What to work on: Could you repeat the records below exactly, leaving out any pictures?

Dataset rows:
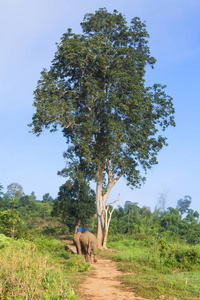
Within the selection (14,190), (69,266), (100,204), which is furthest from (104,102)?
(14,190)

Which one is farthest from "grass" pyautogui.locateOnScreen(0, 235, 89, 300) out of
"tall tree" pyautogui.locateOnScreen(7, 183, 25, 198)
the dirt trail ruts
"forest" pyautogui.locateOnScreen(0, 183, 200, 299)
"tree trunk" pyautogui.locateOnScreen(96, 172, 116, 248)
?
"tall tree" pyautogui.locateOnScreen(7, 183, 25, 198)

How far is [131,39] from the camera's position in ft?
81.9

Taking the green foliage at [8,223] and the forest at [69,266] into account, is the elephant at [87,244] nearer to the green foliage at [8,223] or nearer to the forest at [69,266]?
the forest at [69,266]

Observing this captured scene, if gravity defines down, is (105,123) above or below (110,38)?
below

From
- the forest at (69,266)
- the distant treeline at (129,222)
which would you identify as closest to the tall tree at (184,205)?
the distant treeline at (129,222)

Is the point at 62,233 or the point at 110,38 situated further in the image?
the point at 62,233

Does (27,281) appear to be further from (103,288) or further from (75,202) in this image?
(75,202)

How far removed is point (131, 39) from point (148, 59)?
6.37ft

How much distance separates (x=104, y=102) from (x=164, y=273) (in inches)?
564

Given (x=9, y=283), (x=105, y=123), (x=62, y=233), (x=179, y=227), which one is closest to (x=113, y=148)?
(x=105, y=123)

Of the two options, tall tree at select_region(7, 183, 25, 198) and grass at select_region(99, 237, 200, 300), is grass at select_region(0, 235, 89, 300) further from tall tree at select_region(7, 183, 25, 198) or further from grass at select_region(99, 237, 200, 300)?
tall tree at select_region(7, 183, 25, 198)

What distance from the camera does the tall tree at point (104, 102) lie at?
2209cm

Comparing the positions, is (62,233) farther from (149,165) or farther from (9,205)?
(9,205)

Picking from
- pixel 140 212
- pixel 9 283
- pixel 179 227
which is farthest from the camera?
pixel 140 212
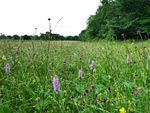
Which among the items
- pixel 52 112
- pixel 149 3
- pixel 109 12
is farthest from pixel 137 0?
pixel 52 112

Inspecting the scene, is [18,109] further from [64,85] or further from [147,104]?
[147,104]

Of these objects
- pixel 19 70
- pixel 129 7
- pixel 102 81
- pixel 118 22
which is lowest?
pixel 102 81

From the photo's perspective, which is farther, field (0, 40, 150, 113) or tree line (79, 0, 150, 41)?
tree line (79, 0, 150, 41)

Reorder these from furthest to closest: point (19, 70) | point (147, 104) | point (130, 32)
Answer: point (130, 32) < point (19, 70) < point (147, 104)

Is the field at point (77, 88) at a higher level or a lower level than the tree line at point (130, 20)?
lower

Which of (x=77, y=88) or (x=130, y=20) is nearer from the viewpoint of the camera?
(x=77, y=88)

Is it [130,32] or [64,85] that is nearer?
[64,85]

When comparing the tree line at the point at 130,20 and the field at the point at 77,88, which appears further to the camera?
the tree line at the point at 130,20

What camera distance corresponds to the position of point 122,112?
0.79 meters

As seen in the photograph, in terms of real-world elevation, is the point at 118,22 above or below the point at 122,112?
above

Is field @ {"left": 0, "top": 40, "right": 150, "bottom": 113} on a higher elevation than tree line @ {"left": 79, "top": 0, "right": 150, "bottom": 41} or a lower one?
lower

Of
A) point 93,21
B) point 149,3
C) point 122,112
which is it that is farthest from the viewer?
point 93,21

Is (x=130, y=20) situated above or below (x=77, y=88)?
above

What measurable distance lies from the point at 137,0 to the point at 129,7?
1100 mm
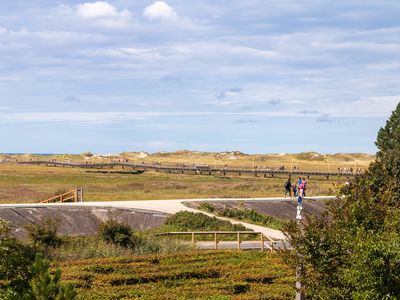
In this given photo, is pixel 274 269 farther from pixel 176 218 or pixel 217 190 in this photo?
pixel 217 190

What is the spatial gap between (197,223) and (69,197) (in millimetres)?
17497

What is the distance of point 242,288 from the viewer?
30.9 metres

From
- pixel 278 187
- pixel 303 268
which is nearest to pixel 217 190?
pixel 278 187

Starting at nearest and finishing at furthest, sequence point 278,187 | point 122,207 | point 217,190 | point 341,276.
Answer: point 341,276, point 122,207, point 217,190, point 278,187

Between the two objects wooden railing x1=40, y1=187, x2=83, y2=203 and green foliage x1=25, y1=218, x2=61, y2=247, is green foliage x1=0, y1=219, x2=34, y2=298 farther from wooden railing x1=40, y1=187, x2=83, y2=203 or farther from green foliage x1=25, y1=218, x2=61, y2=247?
wooden railing x1=40, y1=187, x2=83, y2=203

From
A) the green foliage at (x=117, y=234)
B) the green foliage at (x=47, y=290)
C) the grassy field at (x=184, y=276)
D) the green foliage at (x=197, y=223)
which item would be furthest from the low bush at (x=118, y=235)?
the green foliage at (x=47, y=290)

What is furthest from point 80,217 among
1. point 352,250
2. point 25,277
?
point 25,277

Reply to the task:
Within the selection (14,190), (69,266), (100,204), which is furthest from (104,102)?
(14,190)

Which one is farthest from "grass" pyautogui.locateOnScreen(0, 235, 89, 300) out of
"tall tree" pyautogui.locateOnScreen(7, 183, 25, 198)
the dirt trail ruts
"forest" pyautogui.locateOnScreen(0, 183, 200, 299)
"tree trunk" pyautogui.locateOnScreen(96, 172, 116, 248)
?
"tall tree" pyautogui.locateOnScreen(7, 183, 25, 198)

How far is [131,39] from the camera's position in ft?
81.9

Taking the green foliage at [8,223] and the forest at [69,266] into account, is the elephant at [87,244] nearer to the green foliage at [8,223] or nearer to the forest at [69,266]?
the forest at [69,266]

Observing this captured scene, if gravity defines down, is (105,123) above or below (110,38)?
below

From
- the forest at (69,266)
- the distant treeline at (129,222)
which would you identify as closest to the tall tree at (184,205)?
the distant treeline at (129,222)

Is the point at 62,233 or the point at 110,38 situated further in the image?
the point at 62,233

Does (27,281) appear to be further from (103,288) or further from (75,202) in this image?
(75,202)

How far removed is point (131, 39) from point (148, 59)?
6.37ft

How much distance separates (x=104, y=102) from (x=164, y=273) (in inches)?
564

Given (x=9, y=283), (x=105, y=123), (x=62, y=233), (x=179, y=227), which one is closest to (x=113, y=148)?
(x=105, y=123)

Of the two options, tall tree at select_region(7, 183, 25, 198) and grass at select_region(99, 237, 200, 300), is grass at select_region(0, 235, 89, 300) further from tall tree at select_region(7, 183, 25, 198) or further from grass at select_region(99, 237, 200, 300)?
tall tree at select_region(7, 183, 25, 198)

What distance from the camera does the tall tree at point (104, 102) lie at?
2209cm

Comparing the positions, is (62,233) farther from (149,165) or farther from (9,205)?
(9,205)

Picking from
- pixel 140 212
- pixel 9 283
- pixel 179 227
which is farthest from the camera?
pixel 140 212
Which among the items
- pixel 52 112
- pixel 149 3
- pixel 109 12
is farthest from pixel 137 0?
pixel 52 112

Inspecting the scene, is [18,109] further from [64,85] or further from [147,104]?
[147,104]

Of these objects
- pixel 19 70
- pixel 129 7
- pixel 102 81
- pixel 118 22
which is lowest?
pixel 102 81

From the photo's perspective, which is farther, field (0, 40, 150, 113) or tree line (79, 0, 150, 41)?
tree line (79, 0, 150, 41)

Reorder these from furthest to closest: point (19, 70) | point (147, 104) | point (130, 32)
Answer: point (130, 32) < point (19, 70) < point (147, 104)

Is the field at point (77, 88) at a higher level or a lower level than the tree line at point (130, 20)?
lower

Which of (x=77, y=88) or (x=130, y=20) is nearer from the viewpoint of the camera?
(x=77, y=88)

Is it [130,32] or [64,85] that is nearer?
[64,85]

When comparing the tree line at the point at 130,20 and the field at the point at 77,88, which appears further to the camera?
the tree line at the point at 130,20

What camera distance corresponds to the position of point 122,112?
0.79 meters

As seen in the photograph, in terms of real-world elevation, is the point at 118,22 above or below the point at 122,112?
above

Is field @ {"left": 0, "top": 40, "right": 150, "bottom": 113} on a higher elevation than tree line @ {"left": 79, "top": 0, "right": 150, "bottom": 41} or a lower one?
lower

Of
A) point 93,21
B) point 149,3
C) point 122,112
which is it that is farthest from the viewer?
point 93,21

Is (x=130, y=20) situated above or below (x=77, y=88)?
above

What measurable distance lies from the point at 137,0 to the point at 129,7?
1100 mm
In this given photo, is pixel 274 269 farther from pixel 176 218 or pixel 217 190 in this photo?
pixel 217 190

What is the spatial gap between (197,223) and (69,197) (in millimetres)?
17497

What is the distance of point 242,288 from the viewer?
30.9 metres

From
- pixel 278 187
- pixel 303 268
which is nearest to pixel 217 190?
pixel 278 187

Starting at nearest and finishing at furthest, sequence point 278,187 | point 122,207 | point 217,190 | point 341,276.
Answer: point 341,276, point 122,207, point 217,190, point 278,187

Between the two objects wooden railing x1=40, y1=187, x2=83, y2=203 and green foliage x1=25, y1=218, x2=61, y2=247, is green foliage x1=0, y1=219, x2=34, y2=298 farther from wooden railing x1=40, y1=187, x2=83, y2=203 or farther from green foliage x1=25, y1=218, x2=61, y2=247?
wooden railing x1=40, y1=187, x2=83, y2=203

From
A) the green foliage at (x=117, y=234)
B) the green foliage at (x=47, y=290)
C) the grassy field at (x=184, y=276)
D) the green foliage at (x=197, y=223)
which item would be furthest from the low bush at (x=118, y=235)?
the green foliage at (x=47, y=290)

What is furthest from point 80,217 among
1. point 352,250
2. point 25,277
?
point 25,277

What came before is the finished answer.